▶ **Extract**
════

John reminded me that I hadn't responded to his last post in the thread about my call for action on my proposal (http://code.google.com/p/darwincore/issues/detail?id=68) for adding DigitalStillImage to the DwC type vocabulary (http://rs.tdwg.org/dwc/terms/type-vocabulary/index.htm) to serve as a controlled value for basisOfRecord (http://rs.tdwg.org/dwc/terms/index.htm#basisOfRecord).  After he sent the reply I actually laid in bed awake pondering what it was that disturbed me so much about basisOfRecord.  After mulling it over for a few days I have concluded that the problem is that basisOfRecord and the DwC type vocabulary are overloaded too much.  I will try to briefly state why I think this and then say what I think the implications are for my DigitalStillImage proposal.  Apologies in advance to Bob for sloppy use of technical terms.

THE PURPOSES
It seems like there are basically three separate purposes that basisOfRecord and the dwctype vocabulary can serve/do serve/are intended to serve:
1. To define the types of resources, e.g. to serve as an object for the predicate rdf:type .  Semantic reasoning based on assigning an rdf:type property to a resource would indicate that the resource was an instance of an rdfs:Class (see http://www.w3.org/TR/rdf-schema/#ch_type).
2. To serve as a property of an instance of dwc:Occurrence to allow a user to evaluate its fitness of use, e.g. an Occurrence having basisOfRecord=PreservedSpecimen is an Occurrence having supporting evidence (or a "token") that is a preserved specimen.

════

▶ **Material supplied**
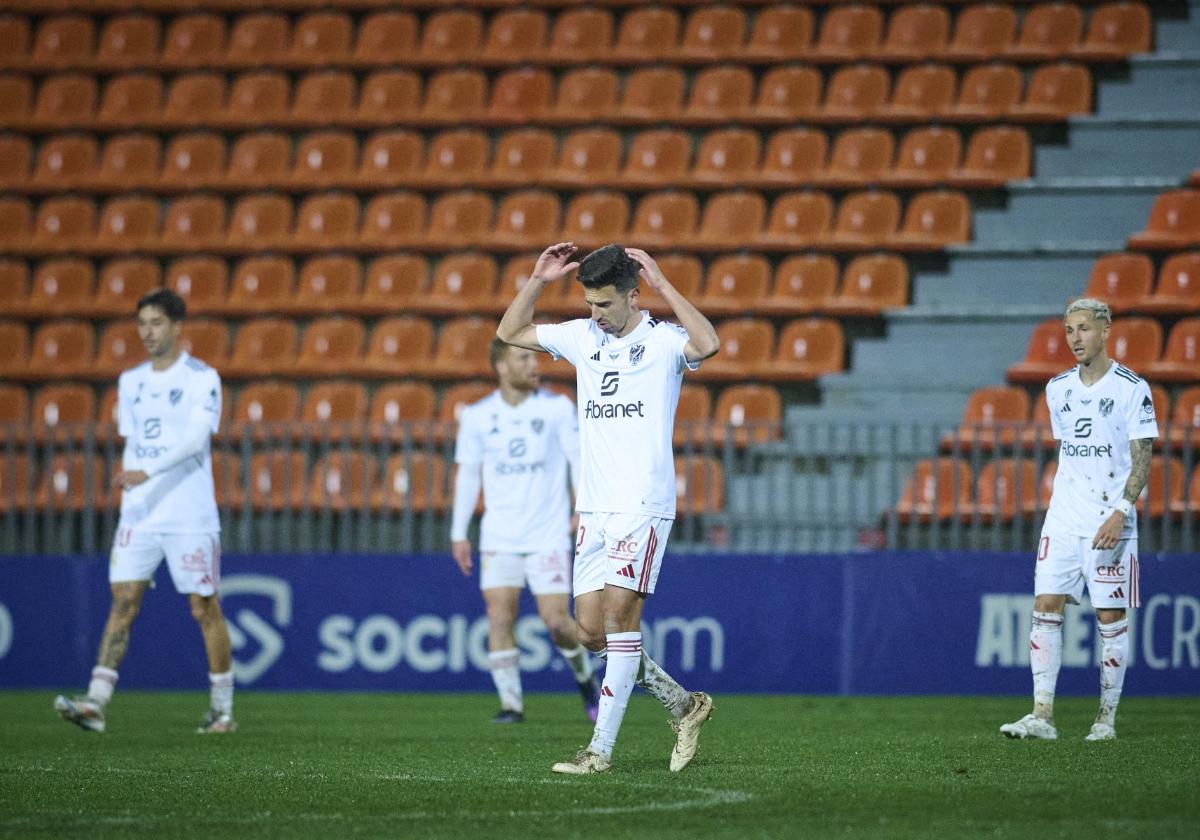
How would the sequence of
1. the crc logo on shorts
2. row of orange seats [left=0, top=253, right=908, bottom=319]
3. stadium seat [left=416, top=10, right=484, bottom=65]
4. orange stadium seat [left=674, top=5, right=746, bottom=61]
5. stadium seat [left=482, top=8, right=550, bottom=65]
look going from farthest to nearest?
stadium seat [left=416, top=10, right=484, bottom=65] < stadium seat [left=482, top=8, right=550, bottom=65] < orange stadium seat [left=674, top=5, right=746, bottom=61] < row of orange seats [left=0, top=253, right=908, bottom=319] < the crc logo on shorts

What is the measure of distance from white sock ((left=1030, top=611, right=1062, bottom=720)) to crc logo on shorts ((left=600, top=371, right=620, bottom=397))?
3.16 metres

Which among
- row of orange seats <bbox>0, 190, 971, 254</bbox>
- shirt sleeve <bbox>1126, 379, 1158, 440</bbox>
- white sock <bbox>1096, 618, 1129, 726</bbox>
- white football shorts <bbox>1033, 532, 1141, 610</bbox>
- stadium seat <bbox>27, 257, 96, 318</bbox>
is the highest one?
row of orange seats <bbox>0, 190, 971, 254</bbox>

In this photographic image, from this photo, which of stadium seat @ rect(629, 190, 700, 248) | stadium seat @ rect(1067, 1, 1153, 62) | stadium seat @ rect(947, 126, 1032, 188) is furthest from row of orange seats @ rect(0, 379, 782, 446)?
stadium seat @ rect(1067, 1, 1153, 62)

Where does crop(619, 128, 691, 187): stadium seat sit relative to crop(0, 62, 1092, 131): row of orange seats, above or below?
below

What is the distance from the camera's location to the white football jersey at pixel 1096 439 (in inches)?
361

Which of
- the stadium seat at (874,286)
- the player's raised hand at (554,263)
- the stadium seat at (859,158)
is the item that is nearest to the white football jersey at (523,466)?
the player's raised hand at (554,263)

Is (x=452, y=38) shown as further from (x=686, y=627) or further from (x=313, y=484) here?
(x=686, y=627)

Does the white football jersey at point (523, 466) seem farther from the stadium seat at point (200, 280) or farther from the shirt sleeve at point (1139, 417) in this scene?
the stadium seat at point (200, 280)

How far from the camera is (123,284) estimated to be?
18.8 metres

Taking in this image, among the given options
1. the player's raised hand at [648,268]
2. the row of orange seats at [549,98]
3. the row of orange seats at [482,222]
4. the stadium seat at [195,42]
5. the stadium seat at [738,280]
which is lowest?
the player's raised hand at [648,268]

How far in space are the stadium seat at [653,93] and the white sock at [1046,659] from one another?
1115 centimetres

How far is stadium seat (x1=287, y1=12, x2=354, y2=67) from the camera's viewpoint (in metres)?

════

▶ **Instructions**
(1) In the basisOfRecord post, what does the writer conclude is the problem with basisOfRecord and the DwC type vocabulary?
(2) Rewrite the basisOfRecord post from "2. To serve" to "a preserved specimen.", changing "supporting evidence" to "backing evidence".
The rows stand apart from the basisOfRecord post.

▶ **Exercise results**
(1) They are overloaded too much.

(2)
2. To serve as a property of an instance of dwc:Occurrence to allow a user to evaluate its fitness of use, e.g. an Occurrence having basisOfRecord=PreservedSpecimen is an Occurrence having backing evidence (or a "token") that is a preserved specimen.